As some others commented before, the nature of the "bug" has not been disclosed. However, since it seems to be easy to reproduce systematically, I would expect it to be related to incorrect speculative data handling in a single transaction (or something similar), rather than races between multiple transactions.
Regarding the alternatives, Intel cannot simply remove these instructions opcodes because previous code would fail. I assume that the patch will make all hardware transactions fail on startup, with an specific error (EAX bit 1 indicates if the transaction can succeed on a retry; setting this flag to 0 should trigger a software transaction). In such case, execution continues at the fallback routine indicated in the XBEGIN instruction, which should begin a software transaction. Effectively, this will be similar to a software TM (STM) with additional overheads (starting the hardware transaction and aborting it; detecting conflicts with nonexistent hardware transactions) that would make it slower than a pure STM implementation.
Look on the bright side... at least it performs addition correctly, I know for fact as I recently upgraded to a Haswell based desktop. This isn't like that other 0.99912656367 time when they had the Pentium FDIV bug.
Alternatively, Intel should stop artificially segmenting their product line on every last instruction set extension or feature. ECC and VT-D should be standard features, yet are intentionally crippled on other Intel chips. If I paid extra for a Xeon, then I expect those to work and TSX is no different.

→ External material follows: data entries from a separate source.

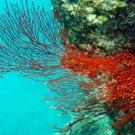 Exploring Australia's Great Barrier Reef
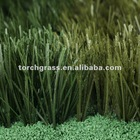 sports grass for outdoor activities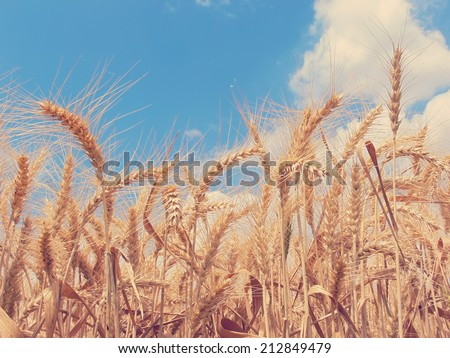 Wheat field sky background done with a vintage retro instagram filter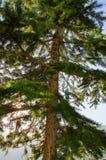Koniferenbaum auf blauem Himmel des Hintergrundes stockbilder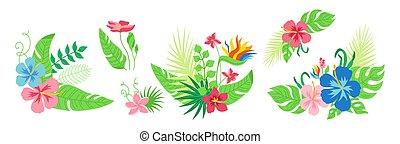 Hawaiian bouquet tropical flowers set vector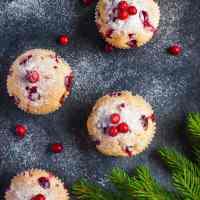 Vegan Cranberry Muffins (Gluten-Free)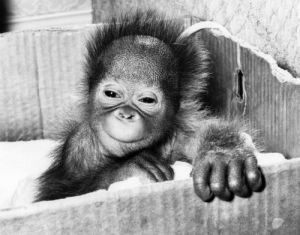Tiba the orang utan (2 weeks) by Mirrorpix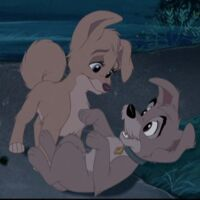Angel Gallery The Lady And The Tramp Wiki Fandom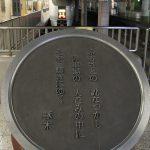 【Tokyo Train Story】上野駅地平ホームにいる特急型車両
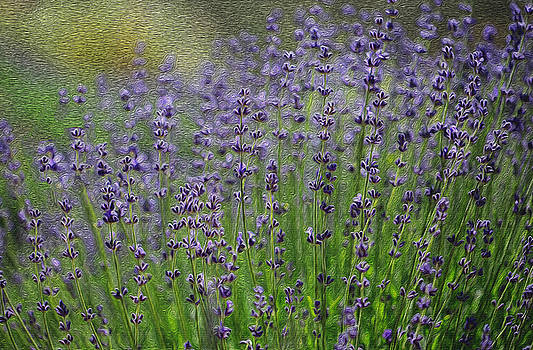 Lavender by Jessica Nguyen
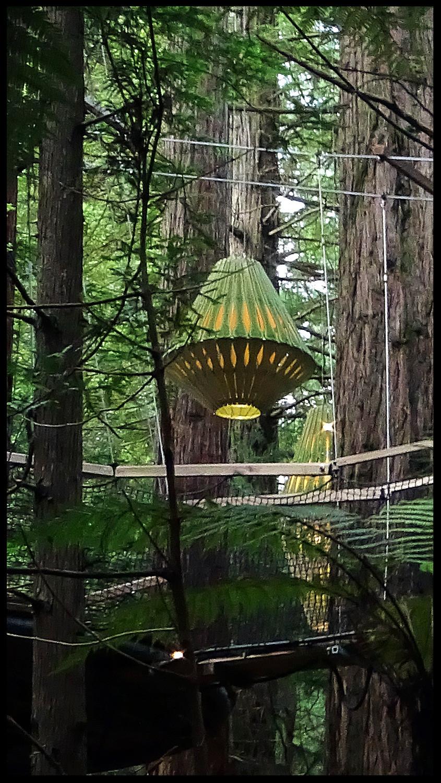 Lanterns designed by David Trubridge - Redwood Night Walk Rotorua New Zealand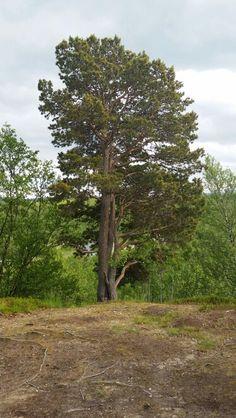 Verdens nordligste furu. Country Roads, Plants, Nature, Plant, Planting, Planets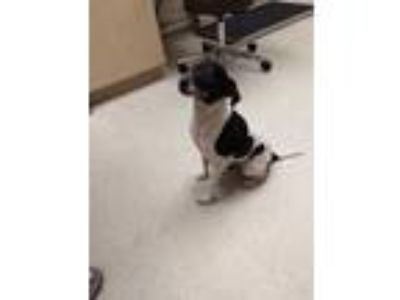 Adopt KEWPIE a White - with Black Rat Terrier / Mixed dog in Clyde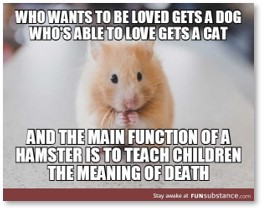 Hamsters teach the meaning of death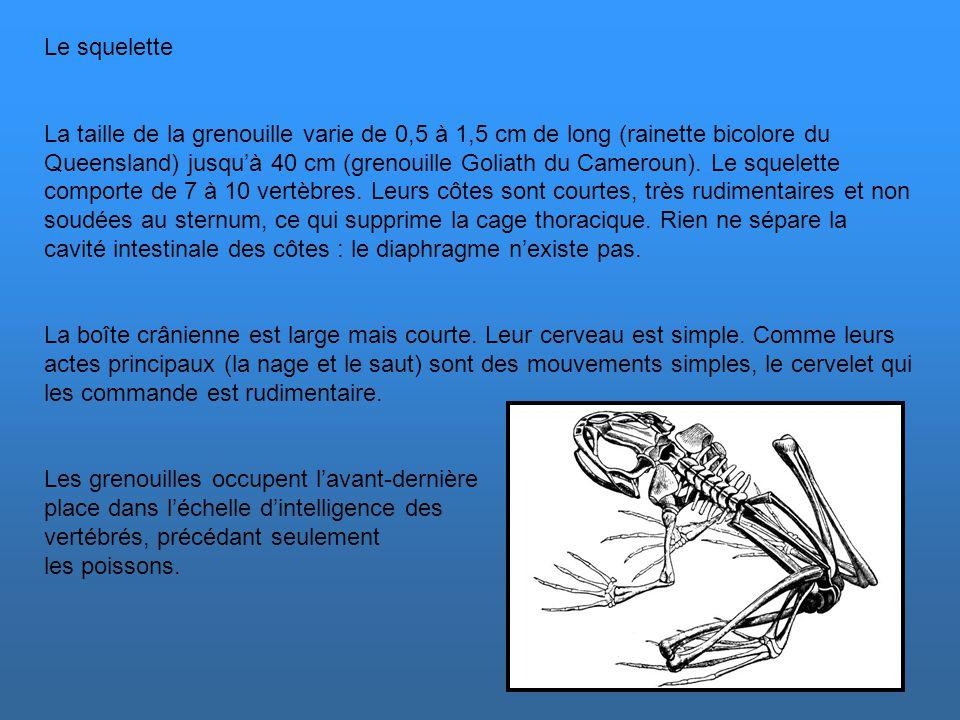La circulation sanguine La grenouille adulte possède deux circulations : une petite assurant le circuit coeur-poumons et une grande qui assure le circ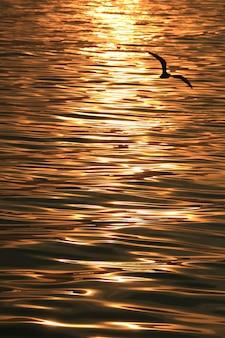 Weerspiegeling van het glinsterende zeeoppervlak van de opkomende zonnestraal met een silhouet van een vliegende zeemeeuw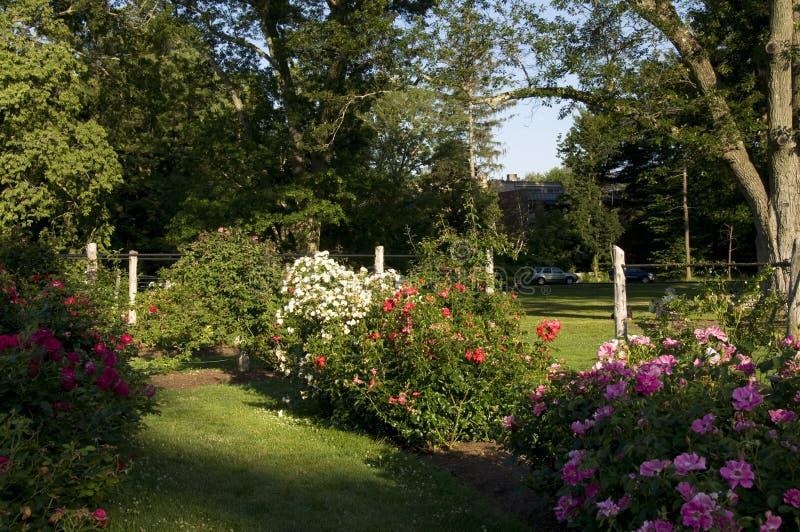 Elizabeth Park - Rose Garden hermosa foto de archivo libre de regalías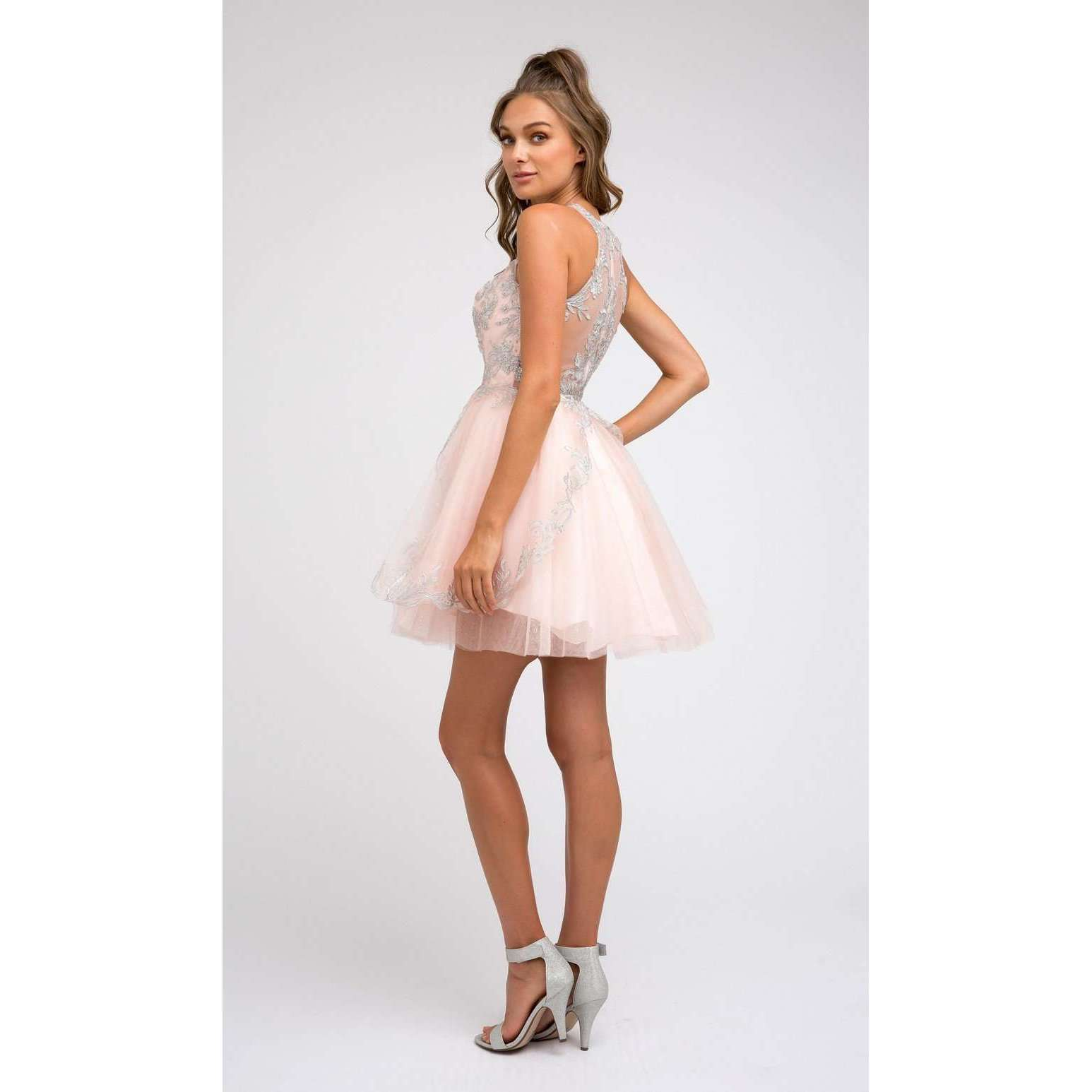 Embroidered Bodice Glitter Mesh Hoco Short Dress 847 - Julietdresses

It is infuriating that developers and users alike must face such a mishmash of arbitrarily enabled functionality just so Intel can extract further profit, even while bragging about their low defect rate on the 22nm process. I'm not saying that processors shouldn't be binned, only that it should be done on the basis of defects. It is criminal to arbitrarily destroy value in the pursuit of profit, and maybe the law should reflect that.
You asked: Can anyone tell us a simple way to check? [if my laptop's CPU supports TSX-NI]
Here is a list (as of November 2013), scroll down for an Intel reply:
Where are the Haswell laptops with TSX-NI ?
https://communities.intel.com/message/211616
The list starts with i5-4200H, i5-4350U, i5-4300U, i5-4300M, ... and continues up to the i7 chips
This article at least provided more information about the existence of the feature than any release note provided.
If builders built buildings the way programmers wrote programs, then the first woodpecker would destroy civilization.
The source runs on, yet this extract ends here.